Au-delà de ses performances, Zoïca Haxho a joué un rôle essentiel dans l’établissement de l’École de Ballet Classique en Albanie. Consciente que l’avenir du ballet dans son pays reposait sur l’éducation des nouvelles générations, elle s’investit pleinement dans cette institution. Avec passion, elle forma des danseurs, partageant l’héritage artistique qu’elle avait elle-même acquis au Bolchoï.

Zoïca Haxho : première ballerine du ballet albanais, avec la courtoisie d’Emil Asdurian

Son travail de pédagogue fut fondamental. Zoïca insistait sur la précision des fondamentaux : des pliés parfaits, un port de bras élégant, mais aussi l’importance de l’interprétation. Elle voyait la danse comme un art total, où technique et émotion devaient coexister harmonieusement. Grâce à elle, l’Albanie a vu émerger des générations de danseurs capables de se produire sur des scènes nationales et internationales.

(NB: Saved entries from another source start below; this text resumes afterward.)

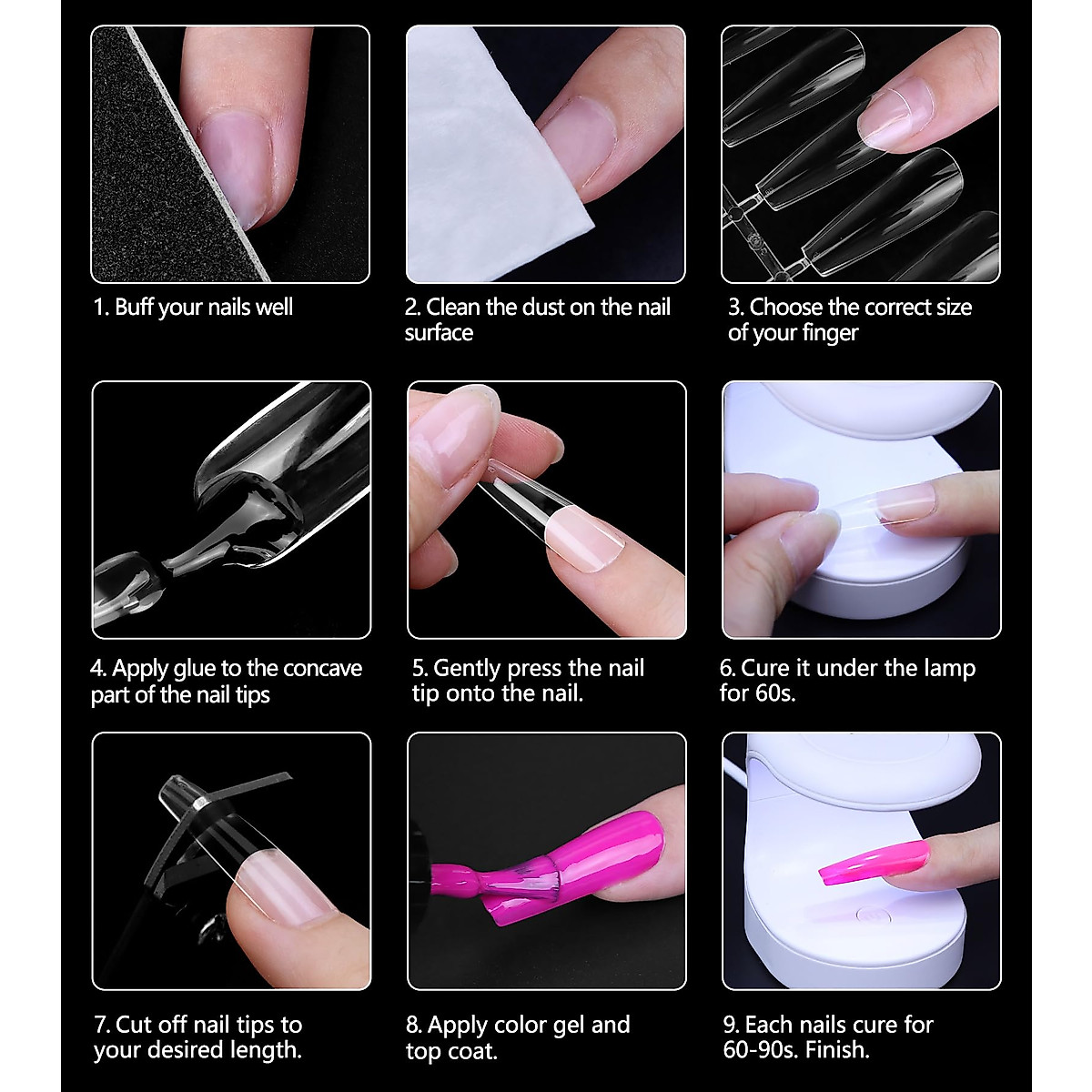 1. Buff your nails well

2. Clean the dust on the nail surface

3. Choose the correct size of your finger

4. Apply glue to the concave part of the nail tips

5. Gently press the nail tip onto the nail.

6. Cure it under the lamp for 60s.

7. Cut off nail tips to your desired length.

8. Apply color gel and top coat.

9. Each nails cure for 60-90s. Finish.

Un Engagement Jusqu’au Dernier Jour

Même après avoir quitté la scène, Zoïca Haxho ne cessa jamais de danser. Jusqu’à six mois avant sa disparition, elle exécutait chaque matin des exercices de technique, préservant ainsi cette discipline qui avait guidé toute sa vie. Pour elle, la danse n’était pas simplement un métier, mais une manière de vivre, une source inépuisable de passion et de joie.

Un Héritage Éternel

La célèbre chorégraphe chinoise Jiang Zuhui a visité l’Albanie pour la première fois en 1964, afin de contribuer à la mise en scène du ballet “Le Détachement Rouge des Femmes”. À l’occasion du 50e anniversaire de la première représentation de ce ballet, le premier à avoir été joué à l’étranger, avec l’Albanie comme première étape, elle a accordé une interview pour la section albanaise du Groupe Média de Chine.

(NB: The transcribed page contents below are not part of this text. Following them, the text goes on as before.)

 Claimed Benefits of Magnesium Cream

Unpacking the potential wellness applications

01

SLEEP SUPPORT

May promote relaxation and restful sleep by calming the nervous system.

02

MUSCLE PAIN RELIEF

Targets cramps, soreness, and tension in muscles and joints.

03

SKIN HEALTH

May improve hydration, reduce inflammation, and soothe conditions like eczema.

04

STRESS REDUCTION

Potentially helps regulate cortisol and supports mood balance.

Dans cette interview, la chorégraphe Jiang Zuhui se remémore :

« Pendant mes études à Moscou, j’avais un ami nommé Panajot Kanaçi. Nous avions une très bonne relation. (…) À cette époque, il m’avait beaucoup aidée. En connaissant Panajot, je pensais que je n’aurais pas trop de difficultés en Albanie. Et c’était vrai : les danseurs principaux albanais étaient très talentueux. Zoïca Haxho possédait de grandes aptitudes. Elle avait une excellente formation de base et une prestance physique remarquable. Nous plaisantions en disant qu’elle avait sept vies comme un chat. Elle m’a profondément marquée en tant qu’artiste très persévérante et passionnée. Je communiquais en russe avec elle et les autres artistes albanais, car ils avaient principalement étudié à Moscou. En 1967, une troupe de danseurs albanais a visité la Chine. Les danseurs albanais Agron Aliaj et Zoïca Haxho ont participé à notre spectacle. Les artistes chinois les ont chaleureusement accueillis et ont salué leur talent exceptionnel. »

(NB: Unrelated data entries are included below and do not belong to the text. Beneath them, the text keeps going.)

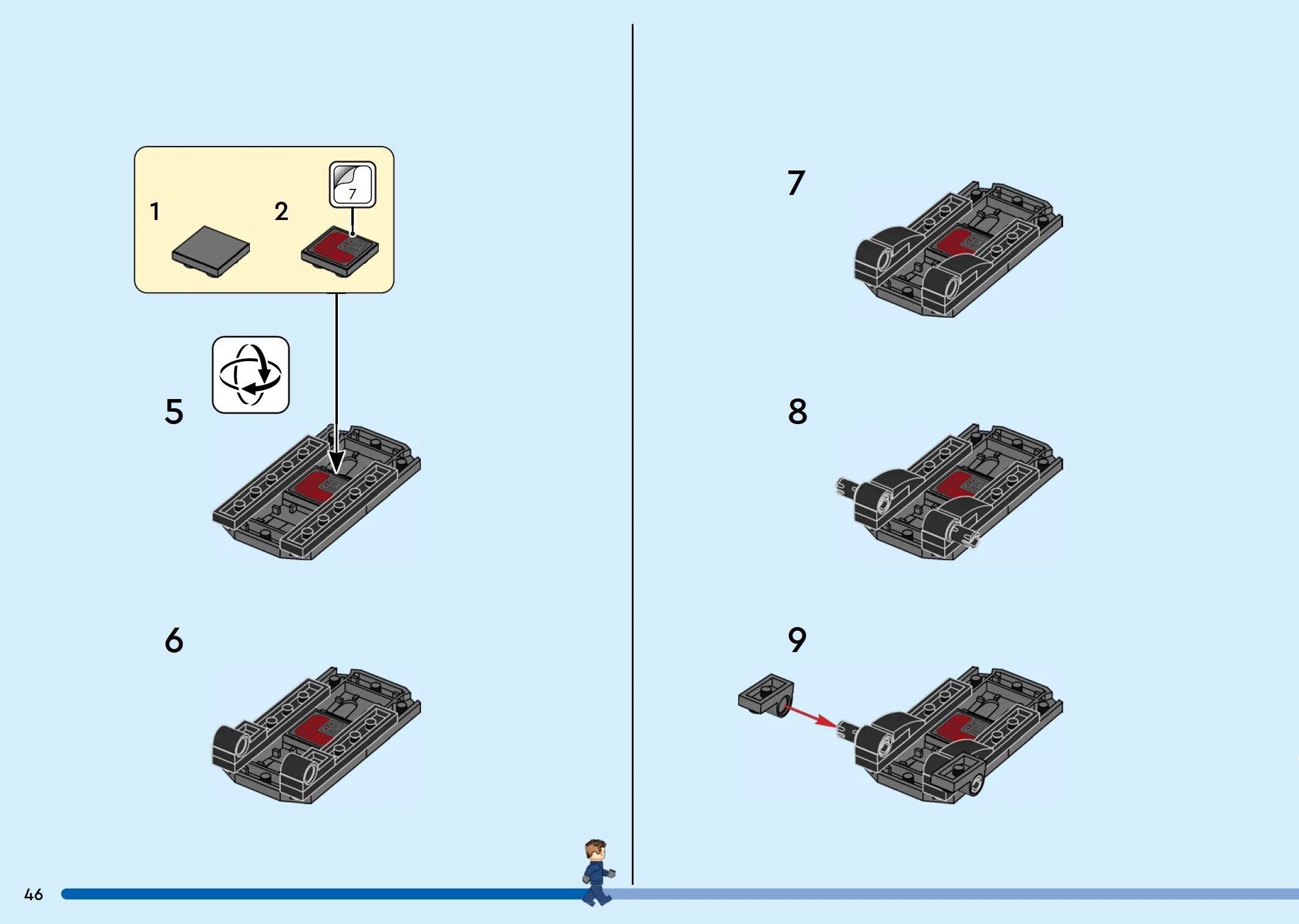 1

2

7

5

6

7

8

9

46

Zoïca Haxho,, est également la fondatrice de l’école albanaise de chorégraphie et du ballet moderne en Albanie. Le 28 novembre, à l’âge de 91 ans, “le papillon” s’est envolé vers la lumière.

Zoïca Haxho, première ballerine albanaise, la fondatrice feminine du ballet moderne Albanie et de l’école albanaise de chorégraphie, s’est éteinte le 28 novembre 2024, à l’âge de 91 ans, laissant derrière elle un héritage artistique inestimable. Figure emblématique du ballet albanais, elle a transformé cet art en une composante essentielle de la culture nationale.

Son parcours, depuis les planches du Bolchoï jusqu’aux scènes albanaises, témoigne de sa détermination à élever le ballet au rang de trésor culturel. Ses élèves, ses rôles et son engagement continuent d’inspirer des générations.

Aujourd’hui encore, Zoïca Haxho demeure une étoile qui brille au firmament de l’art. Elle incarne la discipline, la grâce et le pouvoir transcendant de la danse, un art capable d’élever l’âme et de transcender les frontières du temps.